「デートDVの実態とは? 「無理矢理キス」「全額おごって」も該当」という記事をハフィントンポストが3/13に掲載した。DV、ドメスティックバイオレンス=家庭内暴力にデートをくっつけた”デートDV”という言葉にも矛盾を感じるが、それはそれとしてこの記事を読んだ感想は、例として挙げられていることをそのまま受け止めたら、男女関係(男男・女女などの関係の場合もあるが便宜上男女関係と表現する)かどうかに限らず、他人と関わることが嫌になりそうだということだった。
婚姻を伴うか否かに関わらず男女関係において、様々な形態の暴力と表現するに足りるような問題があることは確かだが、この記事の伝え方はネガティブな面ばかりに注目し過ぎていると思う。デートDVという問題が起きる前にそのことについて知っておいて欲しいという意識でこのような記事になっているのだろうが、コミュニケーション能力の低下だとか、恋愛や異性などに興味を持たない若者が増えている現状だとか、それに伴う少子化だとか、現在の日本社会が抱える別の問題に対しての影響を考えれば、この記事の挙げている例の中には”無理やり”とか”○○したくないのに”などとしているものもあるが、少し過敏に強調された懸念を挙げているようにも思う。
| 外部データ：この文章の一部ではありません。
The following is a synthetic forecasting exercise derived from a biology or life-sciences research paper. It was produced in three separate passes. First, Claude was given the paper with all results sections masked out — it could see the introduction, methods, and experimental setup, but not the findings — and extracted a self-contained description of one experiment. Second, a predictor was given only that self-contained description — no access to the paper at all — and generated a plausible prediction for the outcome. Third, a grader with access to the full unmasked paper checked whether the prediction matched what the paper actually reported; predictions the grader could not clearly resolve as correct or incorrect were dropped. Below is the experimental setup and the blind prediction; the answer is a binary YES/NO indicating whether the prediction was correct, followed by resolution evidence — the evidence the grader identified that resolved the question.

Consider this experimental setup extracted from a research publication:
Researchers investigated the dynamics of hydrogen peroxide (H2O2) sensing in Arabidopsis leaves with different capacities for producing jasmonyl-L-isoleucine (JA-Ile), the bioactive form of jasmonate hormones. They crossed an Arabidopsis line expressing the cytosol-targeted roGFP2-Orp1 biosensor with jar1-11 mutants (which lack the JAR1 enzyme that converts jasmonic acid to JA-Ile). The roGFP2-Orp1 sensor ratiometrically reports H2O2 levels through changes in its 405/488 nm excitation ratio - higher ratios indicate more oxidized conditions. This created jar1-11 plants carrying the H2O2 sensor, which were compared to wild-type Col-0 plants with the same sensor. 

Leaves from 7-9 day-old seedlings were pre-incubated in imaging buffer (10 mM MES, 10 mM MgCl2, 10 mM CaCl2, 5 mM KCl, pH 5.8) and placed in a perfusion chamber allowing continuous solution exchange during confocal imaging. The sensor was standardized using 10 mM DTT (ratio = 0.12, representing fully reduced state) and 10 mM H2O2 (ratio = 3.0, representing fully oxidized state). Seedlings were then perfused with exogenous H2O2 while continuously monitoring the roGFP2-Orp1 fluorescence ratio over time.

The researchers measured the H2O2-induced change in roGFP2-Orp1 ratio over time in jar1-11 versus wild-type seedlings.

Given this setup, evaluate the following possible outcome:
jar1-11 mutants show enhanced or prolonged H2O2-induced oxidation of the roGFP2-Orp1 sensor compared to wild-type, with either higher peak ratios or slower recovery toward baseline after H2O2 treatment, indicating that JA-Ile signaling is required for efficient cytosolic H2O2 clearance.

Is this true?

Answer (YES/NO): NO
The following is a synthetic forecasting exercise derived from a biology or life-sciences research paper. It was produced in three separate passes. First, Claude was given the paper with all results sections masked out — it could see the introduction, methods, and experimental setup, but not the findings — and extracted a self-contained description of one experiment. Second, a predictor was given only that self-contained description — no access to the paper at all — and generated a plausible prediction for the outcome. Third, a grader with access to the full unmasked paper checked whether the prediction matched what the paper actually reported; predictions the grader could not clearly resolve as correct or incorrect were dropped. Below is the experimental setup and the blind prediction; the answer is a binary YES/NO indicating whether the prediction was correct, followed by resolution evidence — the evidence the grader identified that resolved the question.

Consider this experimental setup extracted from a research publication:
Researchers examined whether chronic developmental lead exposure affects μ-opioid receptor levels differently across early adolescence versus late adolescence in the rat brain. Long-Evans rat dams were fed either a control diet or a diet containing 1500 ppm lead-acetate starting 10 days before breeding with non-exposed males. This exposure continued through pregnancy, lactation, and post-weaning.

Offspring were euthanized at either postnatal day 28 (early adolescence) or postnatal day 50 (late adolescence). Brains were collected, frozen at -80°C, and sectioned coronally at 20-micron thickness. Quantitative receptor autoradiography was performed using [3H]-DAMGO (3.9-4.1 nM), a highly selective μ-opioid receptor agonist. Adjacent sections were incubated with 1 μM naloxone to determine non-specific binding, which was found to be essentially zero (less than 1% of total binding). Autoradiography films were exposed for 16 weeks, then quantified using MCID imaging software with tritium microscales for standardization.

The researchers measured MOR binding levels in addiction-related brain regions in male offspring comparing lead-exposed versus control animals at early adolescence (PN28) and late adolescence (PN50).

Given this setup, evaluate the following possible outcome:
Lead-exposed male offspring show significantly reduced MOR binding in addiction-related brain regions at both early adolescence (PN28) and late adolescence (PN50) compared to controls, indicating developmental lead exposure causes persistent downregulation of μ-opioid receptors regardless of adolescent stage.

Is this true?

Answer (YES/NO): NO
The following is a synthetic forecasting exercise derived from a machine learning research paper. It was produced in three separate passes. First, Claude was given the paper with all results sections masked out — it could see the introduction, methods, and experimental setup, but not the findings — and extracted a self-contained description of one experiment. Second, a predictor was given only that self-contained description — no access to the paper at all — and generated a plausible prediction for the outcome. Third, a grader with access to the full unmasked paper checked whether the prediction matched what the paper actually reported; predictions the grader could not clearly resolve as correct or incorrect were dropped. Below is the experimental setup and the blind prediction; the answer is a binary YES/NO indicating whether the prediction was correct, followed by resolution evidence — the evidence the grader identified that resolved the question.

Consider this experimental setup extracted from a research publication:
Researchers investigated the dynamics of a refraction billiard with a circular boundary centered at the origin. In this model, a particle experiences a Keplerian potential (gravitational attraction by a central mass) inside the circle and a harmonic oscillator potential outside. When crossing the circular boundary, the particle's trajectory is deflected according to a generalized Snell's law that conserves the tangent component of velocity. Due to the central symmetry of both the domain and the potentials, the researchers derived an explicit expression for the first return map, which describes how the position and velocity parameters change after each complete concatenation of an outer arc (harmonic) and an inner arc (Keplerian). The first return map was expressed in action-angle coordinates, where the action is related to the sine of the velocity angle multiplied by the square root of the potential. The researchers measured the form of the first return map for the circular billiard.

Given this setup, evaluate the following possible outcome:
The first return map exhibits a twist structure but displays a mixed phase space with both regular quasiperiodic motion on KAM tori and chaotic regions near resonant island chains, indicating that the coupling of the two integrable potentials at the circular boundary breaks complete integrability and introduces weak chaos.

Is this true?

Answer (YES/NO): NO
人間関係とは自分ではない人と築くものなので、考え方が対立する場面がどこかで必ず出てくる。そういったとことを含めない人間関係なんて、実際には上辺だけの関係で恋愛や友人関係なんて言えるような関係ではないと個人的に思う。そういったものを乗り越えられなければ”互いに尊重し合う”なんて関係にはなれないとも思う。もちろん度を越えて一方の考えを強要する・されるような関係は、それはそれで問題だろうが、それを懸念するあまりに全ての他人と距離を置くとか、考え方の違う人間とコミュニケーションを避けるようになってしまったら、ある意味”健全な社会”とは言えなくなってしまうのではないかと思う。この記事の表現では読んだ若者の一部をそういう状況に向かわせてしまうかもしれないと感じた。
記事は被害を防ぐためにどうするべきかということで締めくくられているのだが、個人的には、その点が記事内で最も重要な点として扱われているようには感じられず、記事の見出しを「デートDVの実態とは? 「無理矢理キス」「全額おごって」も該当」としていることが物語っているように、結局デートDVの恐怖を煽るだけになってしまっているように感じられるのが残念だ。